En France, par exemple, les décideurs ont pris
conscience que le développement des services collectifs avait de
l'influence sur l'évolution des activités économiques. Le
développement urbain n'était plus condamné à suivre
le développement économique, mais pouvait espérer
l'orienter. Les villes commencent à se mettre ouvertement en
concurrence. Les maires consacrent de plus en plus de temps à la
promotion économique de leur Cité (Oblet, 2003).
Néanmoins, l'attractivité d'une ville repose
à terme sur son urbanité, c'est-à-dire la capacité
de faire d'une ville un lieu qui favorise les échanges et les rencontres
entre les agents économiques qui en dépendent.

★ ★ ★ ★ ★ ★ ★

> [Énoncé 1]
Sélectionnez chaque ligne des données ci-dessous où figure la chaîne « this », en tenant compte de la casse.

> [Jeu de données]
★ ★ ★ ★ ★ ★ ★

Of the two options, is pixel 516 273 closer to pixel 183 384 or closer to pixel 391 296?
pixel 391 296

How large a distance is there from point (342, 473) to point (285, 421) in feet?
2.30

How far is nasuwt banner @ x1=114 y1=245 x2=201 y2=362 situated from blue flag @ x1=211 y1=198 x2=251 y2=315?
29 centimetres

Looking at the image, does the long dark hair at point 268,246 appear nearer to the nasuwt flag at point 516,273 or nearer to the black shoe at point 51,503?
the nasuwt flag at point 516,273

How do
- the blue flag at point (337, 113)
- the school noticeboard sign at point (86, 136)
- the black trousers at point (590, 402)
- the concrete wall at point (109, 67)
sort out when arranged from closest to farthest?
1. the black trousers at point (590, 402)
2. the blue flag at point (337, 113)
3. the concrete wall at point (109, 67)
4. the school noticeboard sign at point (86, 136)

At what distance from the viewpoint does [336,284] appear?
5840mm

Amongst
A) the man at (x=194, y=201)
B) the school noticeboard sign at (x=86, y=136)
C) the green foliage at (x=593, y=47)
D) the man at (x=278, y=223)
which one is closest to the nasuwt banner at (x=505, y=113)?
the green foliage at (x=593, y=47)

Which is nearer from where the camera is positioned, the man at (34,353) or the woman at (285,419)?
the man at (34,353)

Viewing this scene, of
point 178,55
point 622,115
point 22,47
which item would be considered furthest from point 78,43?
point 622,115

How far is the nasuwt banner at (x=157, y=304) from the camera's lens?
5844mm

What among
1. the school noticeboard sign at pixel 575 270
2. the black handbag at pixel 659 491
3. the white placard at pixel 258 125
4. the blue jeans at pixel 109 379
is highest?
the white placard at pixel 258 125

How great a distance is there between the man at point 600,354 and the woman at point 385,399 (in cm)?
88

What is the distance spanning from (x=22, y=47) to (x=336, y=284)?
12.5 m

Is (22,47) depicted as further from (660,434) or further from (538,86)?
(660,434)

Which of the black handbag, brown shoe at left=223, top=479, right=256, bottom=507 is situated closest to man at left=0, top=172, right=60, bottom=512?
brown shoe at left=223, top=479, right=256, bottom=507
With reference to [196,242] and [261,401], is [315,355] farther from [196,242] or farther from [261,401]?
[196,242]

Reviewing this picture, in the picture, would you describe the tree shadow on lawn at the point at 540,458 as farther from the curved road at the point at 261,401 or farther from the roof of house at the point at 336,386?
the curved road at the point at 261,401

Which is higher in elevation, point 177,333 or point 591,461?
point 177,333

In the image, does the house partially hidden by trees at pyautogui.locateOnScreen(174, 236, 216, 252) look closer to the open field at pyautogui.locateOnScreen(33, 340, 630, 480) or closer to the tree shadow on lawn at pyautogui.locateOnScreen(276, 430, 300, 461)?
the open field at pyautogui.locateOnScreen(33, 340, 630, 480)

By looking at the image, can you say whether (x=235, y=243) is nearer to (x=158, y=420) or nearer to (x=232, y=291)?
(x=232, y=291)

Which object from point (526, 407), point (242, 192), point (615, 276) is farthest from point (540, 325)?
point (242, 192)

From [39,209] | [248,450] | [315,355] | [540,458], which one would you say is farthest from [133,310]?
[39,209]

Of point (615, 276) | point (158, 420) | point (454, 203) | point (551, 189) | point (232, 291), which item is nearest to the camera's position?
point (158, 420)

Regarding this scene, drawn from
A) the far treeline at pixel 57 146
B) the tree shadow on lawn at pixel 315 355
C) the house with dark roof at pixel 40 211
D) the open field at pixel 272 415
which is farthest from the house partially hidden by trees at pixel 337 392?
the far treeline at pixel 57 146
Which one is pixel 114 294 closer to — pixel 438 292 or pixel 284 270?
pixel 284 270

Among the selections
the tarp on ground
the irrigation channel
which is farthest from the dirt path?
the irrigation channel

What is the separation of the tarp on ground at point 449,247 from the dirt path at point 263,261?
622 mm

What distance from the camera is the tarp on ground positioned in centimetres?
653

★ ★ ★ ★ ★ ★ ★

> [Énoncé 2]
Répondez d'après l'extrait :
(a) À quoi les maires consacrent-ils de plus en plus de temps ?
(b) Sur quoi repose, à terme, l'attractivité d'une ville ?
(c) Comment l'extrait définit-il l'urbanité ?

> [Corrigé détaillé 1]
Viewing this scene, of
Reviewing this picture, in the picture, would you describe the tree shadow on lawn at the point at 540,458 as farther from the curved road at the point at 261,401 or farther from the roof of house at the point at 336,386?
Regarding this scene, drawn from

> [Corrigé détaillé 2]
(a) À la promotion économique de leur Cité.
(b) Sur son urbanité.
(c) Comme la capacité de faire d'une ville un lieu qui favorise les échanges et les rencontres entre les agents économiques qui en dépendent.